Gordy's a gem. My 16 year old bought a bow from him in September and I couldn't have been more pleased in terms of how he worked with my son in helping him to get it set up.


----------



## ESOX (Nov 20, 2000)

Beat you to it ages ago Kelly. My last two deer this year were taken with a 
1978 Bear Grizzly Recurve (Origonal owner, and last year for the Grayling plant)
and a Browning Custom Hunter, probably 20 years old.


Every time I find myself looking at bows, I ask myself "WHY? Will this make for a cleaner kill? A more satisfying hunt?" The answer is always no. so I save lots of money.
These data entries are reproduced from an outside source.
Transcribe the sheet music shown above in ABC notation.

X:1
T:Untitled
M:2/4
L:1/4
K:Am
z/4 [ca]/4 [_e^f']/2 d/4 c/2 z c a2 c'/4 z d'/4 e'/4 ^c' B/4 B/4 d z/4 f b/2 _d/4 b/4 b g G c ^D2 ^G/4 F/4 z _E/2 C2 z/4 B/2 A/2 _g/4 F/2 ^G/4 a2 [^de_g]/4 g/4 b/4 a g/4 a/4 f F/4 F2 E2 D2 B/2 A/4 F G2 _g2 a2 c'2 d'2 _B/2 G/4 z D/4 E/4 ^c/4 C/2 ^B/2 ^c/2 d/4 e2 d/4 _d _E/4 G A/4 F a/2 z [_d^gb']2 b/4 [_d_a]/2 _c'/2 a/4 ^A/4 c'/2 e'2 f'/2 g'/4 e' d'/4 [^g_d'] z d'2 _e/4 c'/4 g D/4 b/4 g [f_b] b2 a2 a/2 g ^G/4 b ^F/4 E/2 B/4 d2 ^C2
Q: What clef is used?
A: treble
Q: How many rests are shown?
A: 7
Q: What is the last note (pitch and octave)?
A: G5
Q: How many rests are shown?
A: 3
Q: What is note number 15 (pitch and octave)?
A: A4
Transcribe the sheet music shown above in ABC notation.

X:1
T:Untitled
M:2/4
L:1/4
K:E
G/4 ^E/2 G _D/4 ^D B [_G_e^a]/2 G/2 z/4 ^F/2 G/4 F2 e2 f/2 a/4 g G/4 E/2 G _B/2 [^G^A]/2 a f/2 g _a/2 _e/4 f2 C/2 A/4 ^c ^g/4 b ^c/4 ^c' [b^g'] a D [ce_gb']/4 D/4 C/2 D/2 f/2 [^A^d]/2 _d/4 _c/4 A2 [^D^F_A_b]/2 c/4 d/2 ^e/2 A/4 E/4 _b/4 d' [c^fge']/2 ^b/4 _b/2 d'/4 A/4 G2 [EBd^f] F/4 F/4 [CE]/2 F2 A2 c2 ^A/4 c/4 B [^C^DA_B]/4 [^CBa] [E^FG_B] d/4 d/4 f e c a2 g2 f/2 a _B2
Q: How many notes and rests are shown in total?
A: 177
If only I could exhibit such self controll in the fishing and gun depertments....:yikes::lol:

Thankfully the crossbow option is still there, the shoulder is getting screwy again.


----------



## 3fingervic (Jan 28, 2009)

As a youth, I had a Pearson Blazer bought as an xmas gift. I was deadly accurate, well, as accurate as a 12 year old can be. The first bow I bought for myself was a Bear/Jennings(can't remember the name). It was inexpensive, the camo was crappy, it was slow, had like a 40" ata. It was very comfortable and accurate. I could hit a pop cap at 20 yards with that bow. I hated that bow. I sold it, and bought an XI Flatliner. It was short for the time 36-37", it was fast 240ish AMO, and I liked the camo pattern. I was never really accurate with that bow. I have been chasing the dragon ever since. The bow I have now is ok, but it's not that Bear. I'm left handed, so shooting a lot bow bows is usually difficult.


----------



## plugger (Aug 8, 2001)

I once shot a bow to prove the hype was just that. I thought the bow was overpiced, over advertised and realy nothing special. After a dozen shots I can honestly say I bought that switchback without hesitation.


----------



## Falk (Jan 18, 2005)

plugger said:


> I once shot a bow to prove the hype was just that. I thought the bow was overpiced, over advertised and realy nothing special. After a dozen shots I can honestly say I bought that switchback without hesitation.


Same exact thing happened to me. One fine shooting bow.


----------



## beenfarr (Dec 8, 2008)

Kelly Johnson said:


> As we get closer to the indoor season a thought came to me.
> 
> NorthJeff once mentioned this as well I belive.
> 
> ...


Good advice but...you know me...and I can't do it! :lol: I have a mind like a steel trap when I get something in my head. I want speed! Unfortunately I never find the speed I'm looking for. I could honestly shoot any brand bow if it first was fast, and secondly felt good. But it has to shoot fast. By the time my short draw sucks all of the life out of the bow I still want to see 310-315 fps. It's a sickness...maybe I need an intervention! :evil:

Ben


----------



## letthemgrow (Dec 13, 2009)

Love the idea of advertising and hype being taken out of th picture, new does not always mean better. Look on ebay I am sure you can go back to your old bow type, that guy wants the latest and the greatest.

Thanks for the post


----------